*Prompt:*
From the commit message on reducing boot-time memory fragmentation, extract the text between "Since alloc_boot_pages() generally" and "of a region).", inclusive.

*Extract to read:*

Reduce boot-time memory fragmentation
On certain NUMA configurations having init_node_heap() consume the
first few pages of a new node's memory for internal data structures
leads to unnecessary memory fragmentation, which can - with
sufficiently many nodes - result in there not remaining enough memory
below 4G for Dom0 to set up its swiotlb and PCI-consistent buffers.
Since alloc_boot_pages() generally consumes from the end of available
regions, make init_node_heap() prefer the end of such regions too (so
that fragmentation occurs at only one end of a region).
(Adjustment from first version: Use the tail of the region when the
end addresses alignment is less or equal to the beginning one's, not
just when it's less.)
Further, in order to prefer allocations from higher memory locations,
insert memory regions in reverse order in end_boot_allocator(), with
the exception of inserting one region residing on the boot CPU's node
first (for the statically allocated structures - used for the first
node seen - to be used for this node).
Finally, reduce MAX_ORDER on x86 to the maximum useful value (1Gb), so
that the reservation of a page on node boundaries (again leading to
fragmentation) can be avoided as much as possible (having node
boundaries on less the 1Gb aligned addresses is expected to be rare,
if found in practice at all).
Signed-off-by: Jan Beulich <jbeulich@novell.com>

*Collected data:*
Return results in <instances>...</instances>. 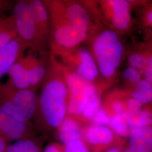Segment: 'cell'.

*Result of the task:*
Since alloc_boot_pages() generally consumes from the end of available
regions, make init_node_heap() prefer the end of such regions too (so
that fragmentation occurs at only one end of a region).